Supplied text ▸
[ADMB Users] mildly robust methods in count models

Fri Dec 14 18:49:25 PST 2012

On 12-12-14 03:00 PM, dave fournier wrote:
> On 12-12-14 11:53 AM, H. Skaug wrote:
> 
> What I was proposing was a compromise.  Use the R side of glmmadmb to
> write the model
> and produce the pin and dat files. 

  Depending on what you're doing, you might not need glmmADMB: R2admb
has some less-encumbered functions to write pin and dat files ...

 Then just modify the glmmadmb.tpl
> file to produce various versions
> of the code that do what you want.  I don't really care much about the R
> side of the reports.
> They are already missing some things anyway.

  I apologize if you've already told me, but can you remind me what's
missing ... ?

Information supplied ▸
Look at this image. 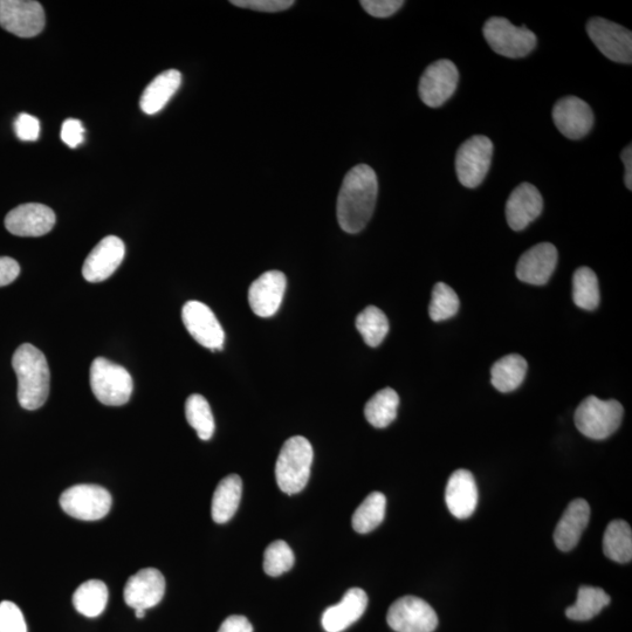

Tasks to perform ▸
**a.** From the ADMB thread, transcribe the part that opens with the words containing "Fri Dec 14 18:49:25" and closes with "and dat files.".
**b.** Based on the ADMB thread, answer yes or no to each statement below and quote the words from the thread that decide it.
(i) R2admb is described as having functions to write pin and dat files.
(ii) The compromise involves using the R side of glmmadmb to write the model.
(iii) The reports on the R side are said to be complete.
**c.** Translate the sentence "What I was proposing was a compromise." from the ADMB thread into French.

Responses to the exercise ▸
**a.**
Fri Dec 14 18:49:25 PST 2012

On 12-12-14 03:00 PM, dave fournier wrote:
> On 12-12-14 11:53 AM, H. Skaug wrote:
> 
> What I was proposing was a compromise.  Use the R side of glmmadmb to
> write the model
> and produce the pin and dat files.

**b.**
(i) Yes: "has some less-encumbered functions to write pin and dat files"
(ii) Yes: "Use the R side of glmmadmb to"
(iii) No: "They are already missing some things anyway."

**c.** Ce que je proposais, c'était un compromis.